# What to do:
Reproduce word for word the part of the records below that opens with the line containing "What is the separation" and closes with the line containing "5. the paved plaza at the point at 480,438", including both of those lines.

#### Data for this exercise

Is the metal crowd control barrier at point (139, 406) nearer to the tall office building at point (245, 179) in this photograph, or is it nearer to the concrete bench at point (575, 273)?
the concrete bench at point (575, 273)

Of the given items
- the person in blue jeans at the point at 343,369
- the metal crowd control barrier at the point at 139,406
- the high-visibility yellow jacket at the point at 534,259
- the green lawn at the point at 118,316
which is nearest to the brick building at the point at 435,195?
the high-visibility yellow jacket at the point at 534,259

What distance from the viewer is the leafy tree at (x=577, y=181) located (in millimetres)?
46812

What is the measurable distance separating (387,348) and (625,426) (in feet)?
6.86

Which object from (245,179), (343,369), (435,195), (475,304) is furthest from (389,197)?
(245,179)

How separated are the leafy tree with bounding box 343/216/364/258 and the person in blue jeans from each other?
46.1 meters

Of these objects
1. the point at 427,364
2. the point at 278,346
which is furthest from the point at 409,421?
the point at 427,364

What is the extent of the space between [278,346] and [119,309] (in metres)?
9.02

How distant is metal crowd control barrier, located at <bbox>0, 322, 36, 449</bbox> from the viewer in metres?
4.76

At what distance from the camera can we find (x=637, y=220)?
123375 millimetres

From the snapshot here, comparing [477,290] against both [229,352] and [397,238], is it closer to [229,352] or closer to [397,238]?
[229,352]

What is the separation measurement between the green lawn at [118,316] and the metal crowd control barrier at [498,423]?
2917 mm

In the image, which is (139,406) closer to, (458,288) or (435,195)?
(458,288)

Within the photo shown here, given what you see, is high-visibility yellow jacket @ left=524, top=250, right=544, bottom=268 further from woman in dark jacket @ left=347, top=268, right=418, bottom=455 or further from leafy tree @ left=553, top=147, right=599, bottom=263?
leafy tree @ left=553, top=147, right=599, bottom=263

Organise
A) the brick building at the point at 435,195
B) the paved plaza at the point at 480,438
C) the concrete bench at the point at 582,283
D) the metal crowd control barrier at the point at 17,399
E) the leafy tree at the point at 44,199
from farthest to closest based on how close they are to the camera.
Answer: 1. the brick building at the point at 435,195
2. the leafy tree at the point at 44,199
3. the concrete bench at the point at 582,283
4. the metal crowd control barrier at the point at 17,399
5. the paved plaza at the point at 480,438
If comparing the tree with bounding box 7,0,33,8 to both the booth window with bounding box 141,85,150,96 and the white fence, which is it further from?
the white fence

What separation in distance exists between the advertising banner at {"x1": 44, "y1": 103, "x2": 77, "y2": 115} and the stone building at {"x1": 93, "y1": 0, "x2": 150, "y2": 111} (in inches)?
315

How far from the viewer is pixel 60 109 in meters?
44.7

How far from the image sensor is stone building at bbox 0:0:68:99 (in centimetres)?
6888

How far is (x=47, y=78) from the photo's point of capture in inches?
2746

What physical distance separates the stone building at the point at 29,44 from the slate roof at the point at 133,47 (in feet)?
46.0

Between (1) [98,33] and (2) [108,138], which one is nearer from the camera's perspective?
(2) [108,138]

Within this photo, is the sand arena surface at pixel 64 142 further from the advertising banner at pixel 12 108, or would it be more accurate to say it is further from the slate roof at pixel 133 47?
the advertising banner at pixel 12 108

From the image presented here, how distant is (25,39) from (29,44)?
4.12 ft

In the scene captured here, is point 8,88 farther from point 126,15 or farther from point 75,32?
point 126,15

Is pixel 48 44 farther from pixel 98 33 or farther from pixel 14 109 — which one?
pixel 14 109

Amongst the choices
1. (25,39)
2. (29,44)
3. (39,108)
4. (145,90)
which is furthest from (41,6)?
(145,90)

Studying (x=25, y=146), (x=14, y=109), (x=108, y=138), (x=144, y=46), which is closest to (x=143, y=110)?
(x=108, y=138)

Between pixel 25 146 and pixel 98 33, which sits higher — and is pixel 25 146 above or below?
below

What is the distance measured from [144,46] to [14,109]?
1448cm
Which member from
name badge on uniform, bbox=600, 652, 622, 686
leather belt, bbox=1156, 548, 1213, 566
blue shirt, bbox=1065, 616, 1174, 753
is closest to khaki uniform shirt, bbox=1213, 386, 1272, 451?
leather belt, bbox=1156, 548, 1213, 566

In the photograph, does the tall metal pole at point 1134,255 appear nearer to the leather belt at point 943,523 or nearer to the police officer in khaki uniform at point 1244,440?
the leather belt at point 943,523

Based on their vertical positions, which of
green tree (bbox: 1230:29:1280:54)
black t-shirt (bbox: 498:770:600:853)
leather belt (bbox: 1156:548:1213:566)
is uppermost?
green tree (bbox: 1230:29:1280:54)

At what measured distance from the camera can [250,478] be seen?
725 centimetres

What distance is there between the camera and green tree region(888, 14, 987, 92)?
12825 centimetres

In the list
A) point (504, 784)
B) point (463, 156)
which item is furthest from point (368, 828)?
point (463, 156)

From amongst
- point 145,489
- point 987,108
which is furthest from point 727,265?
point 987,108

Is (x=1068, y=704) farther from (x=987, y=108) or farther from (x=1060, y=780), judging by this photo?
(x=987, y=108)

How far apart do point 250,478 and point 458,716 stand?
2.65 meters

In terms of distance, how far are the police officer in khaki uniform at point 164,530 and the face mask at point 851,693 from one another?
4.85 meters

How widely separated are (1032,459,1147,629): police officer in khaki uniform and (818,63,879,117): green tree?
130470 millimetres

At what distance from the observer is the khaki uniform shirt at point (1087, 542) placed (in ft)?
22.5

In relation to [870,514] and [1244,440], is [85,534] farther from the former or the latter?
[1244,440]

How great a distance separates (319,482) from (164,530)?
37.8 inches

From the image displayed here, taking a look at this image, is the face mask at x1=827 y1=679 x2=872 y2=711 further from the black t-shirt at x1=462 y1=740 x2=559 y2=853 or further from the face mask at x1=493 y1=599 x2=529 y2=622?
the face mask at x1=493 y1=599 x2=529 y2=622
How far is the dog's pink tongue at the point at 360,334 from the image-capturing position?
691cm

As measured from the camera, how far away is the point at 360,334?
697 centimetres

########

# Task output:
What is the separation measurement between the green lawn at [118,316] and the metal crowd control barrier at [498,423]?
2917 mm

In the image, which is (139,406) closer to, (458,288) or (435,195)?
(458,288)

Within the photo shown here, given what you see, is high-visibility yellow jacket @ left=524, top=250, right=544, bottom=268 further from woman in dark jacket @ left=347, top=268, right=418, bottom=455 or further from leafy tree @ left=553, top=147, right=599, bottom=263?
leafy tree @ left=553, top=147, right=599, bottom=263

Organise
A) the brick building at the point at 435,195
B) the paved plaza at the point at 480,438
C) the concrete bench at the point at 582,283
D) the metal crowd control barrier at the point at 17,399
E) the leafy tree at the point at 44,199
from farthest to closest based on how close they are to the camera.
Answer: 1. the brick building at the point at 435,195
2. the leafy tree at the point at 44,199
3. the concrete bench at the point at 582,283
4. the metal crowd control barrier at the point at 17,399
5. the paved plaza at the point at 480,438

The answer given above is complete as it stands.